## Getting Started

This is a simple tutorial showing how to use minDB. This example makes use of the Fiqa Beir dataset. You can find more information about the Beir datasets [here](https://github.com/beir-cellar/beir)

### Set up the environment

First, we will set up the environment by importing the required libraries and appending the paths needed

In [None]:
import os
import sys
import numpy as np
import pickle

# Load in minDB from the local directory
current_dir = os.getcwd()
sys.path.append(current_dir + "/../")
sys.path.append(current_dir + "/../tests/integration/")

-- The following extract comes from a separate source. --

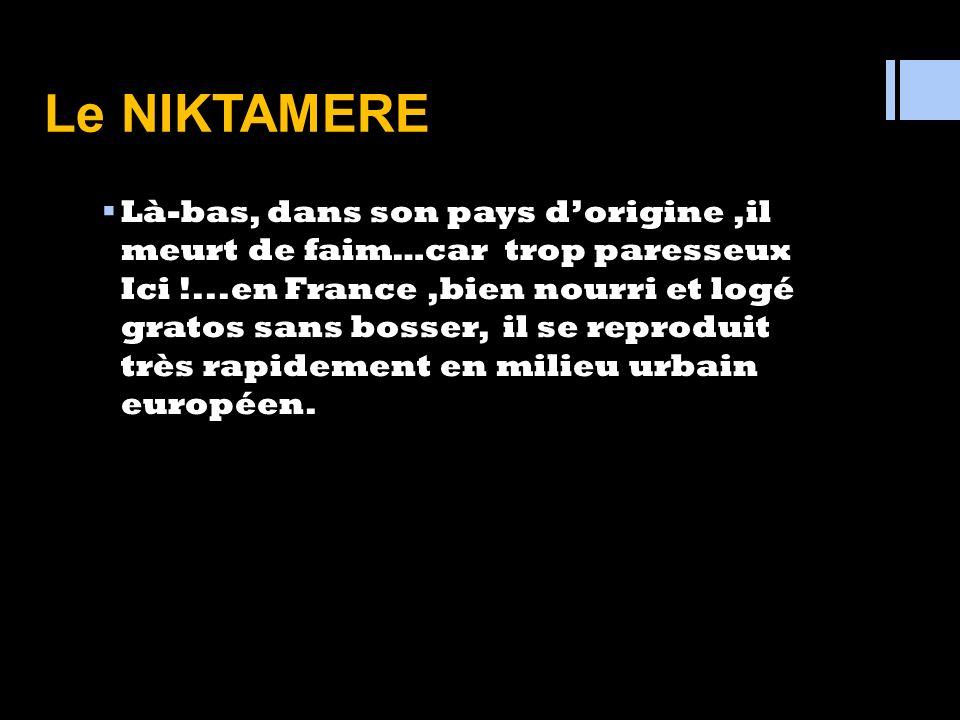« PRESENTATION » Le NIKTAMERE est un animal en voie de disparition …pardon dans son pays pas de fausses joie..seulement,dans son pays d'origine, …. le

from mindb.mindb import minDB, load_db
from tests.data import helpers

### Load in test data

In [None]:
# Load in the Fiqa test data
vectors, text, queries, _ = helpers.fiqa_test_data()
with open(current_dir + "/../tests/data/fiqa_queries_text.pickle", "rb") as f:
    query_text = pickle.load(f)

print (len(vectors))
print (type(vectors[0][0]))


### Create the minDB object

In [None]:
# Create the minDB
db_name = "fiqa_test"
db = minDB(db_name)

### Load in the minDB

This section is not necessary to run, it just shows how to load in an minDB object that has been created

In [None]:
# Optional: Load in the minDB object
db = load_db(db_name)

### Add data to the minDB

The data must be a list of tuples, where each tuple contains `(vector, metadata)`

In [None]:
# Add the data to the minDB
add_data = [(vectors[i], {"text": text[i]}) for i in range(len(vectors))]
db.add(add_data)

In [None]:
# Get info
print(db.vector_dimension)

### Train the faiss index

For this example, we are using PCA 256, compressed vector bytes of 32, and omitting OPQ

For more information on these parameters, you can visit the Github Wiki [here](https://github.com/SuperpoweredAI/spDB/wiki/Tunable-parameters)

In [None]:
# Train the minDB
db.train(True, pca_dimension=256, compressed_vector_bytes=32, omit_opq=True)

### Query the trained index

Make a test query using the `db.query()` method

In [None]:
# Make a test query
results = db.query(queries[0])
print ("Query text:", query_text[0])
print ("")
print (results["metadata"][0]["text"])